_TASK TO CARRY OUT:_
Track down each line in the records below that contains the string "woodland", matching its case exactly, and copy those lines.

::: RAW RECORDS

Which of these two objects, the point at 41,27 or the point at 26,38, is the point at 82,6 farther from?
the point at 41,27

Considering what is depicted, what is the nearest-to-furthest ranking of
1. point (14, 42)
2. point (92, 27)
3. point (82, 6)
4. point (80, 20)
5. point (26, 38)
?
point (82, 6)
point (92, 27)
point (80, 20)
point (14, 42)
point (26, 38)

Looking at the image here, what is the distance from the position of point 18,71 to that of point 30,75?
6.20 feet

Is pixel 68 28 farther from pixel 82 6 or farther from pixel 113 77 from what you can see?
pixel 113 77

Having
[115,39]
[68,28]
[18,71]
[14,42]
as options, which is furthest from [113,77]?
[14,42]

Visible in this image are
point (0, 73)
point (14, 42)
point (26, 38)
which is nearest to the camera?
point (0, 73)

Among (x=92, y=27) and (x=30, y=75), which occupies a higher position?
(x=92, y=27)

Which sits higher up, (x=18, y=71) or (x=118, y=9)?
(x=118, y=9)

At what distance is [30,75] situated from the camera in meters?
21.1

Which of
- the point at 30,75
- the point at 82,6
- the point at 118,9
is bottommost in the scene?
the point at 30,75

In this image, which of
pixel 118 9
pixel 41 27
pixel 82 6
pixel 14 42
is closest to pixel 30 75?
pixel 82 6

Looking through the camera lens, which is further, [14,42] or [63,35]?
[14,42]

::::::
::: RAW RECORDS

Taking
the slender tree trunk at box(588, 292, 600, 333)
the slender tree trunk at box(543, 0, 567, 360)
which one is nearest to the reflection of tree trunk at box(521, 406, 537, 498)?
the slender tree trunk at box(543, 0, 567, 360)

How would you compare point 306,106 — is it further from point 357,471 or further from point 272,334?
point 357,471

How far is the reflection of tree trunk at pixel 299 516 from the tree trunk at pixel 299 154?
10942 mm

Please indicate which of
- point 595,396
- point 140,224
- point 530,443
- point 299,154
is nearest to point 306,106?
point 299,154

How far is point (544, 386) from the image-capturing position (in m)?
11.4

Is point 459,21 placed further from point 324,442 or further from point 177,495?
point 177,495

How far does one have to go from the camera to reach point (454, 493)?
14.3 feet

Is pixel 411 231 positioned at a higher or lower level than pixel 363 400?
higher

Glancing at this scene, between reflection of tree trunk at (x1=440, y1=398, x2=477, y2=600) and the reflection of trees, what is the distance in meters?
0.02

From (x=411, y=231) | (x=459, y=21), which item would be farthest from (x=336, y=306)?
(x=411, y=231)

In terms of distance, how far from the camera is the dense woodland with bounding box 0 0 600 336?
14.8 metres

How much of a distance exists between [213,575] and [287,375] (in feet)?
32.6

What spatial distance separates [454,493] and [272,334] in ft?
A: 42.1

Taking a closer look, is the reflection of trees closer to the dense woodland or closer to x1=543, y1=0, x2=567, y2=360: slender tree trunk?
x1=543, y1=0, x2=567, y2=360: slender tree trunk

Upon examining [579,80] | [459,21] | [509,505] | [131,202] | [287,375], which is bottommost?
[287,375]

::::::

_RESULT:_
In terms of distance, how far from the camera is the dense woodland with bounding box 0 0 600 336?
Taking a closer look, is the reflection of trees closer to the dense woodland or closer to x1=543, y1=0, x2=567, y2=360: slender tree trunk?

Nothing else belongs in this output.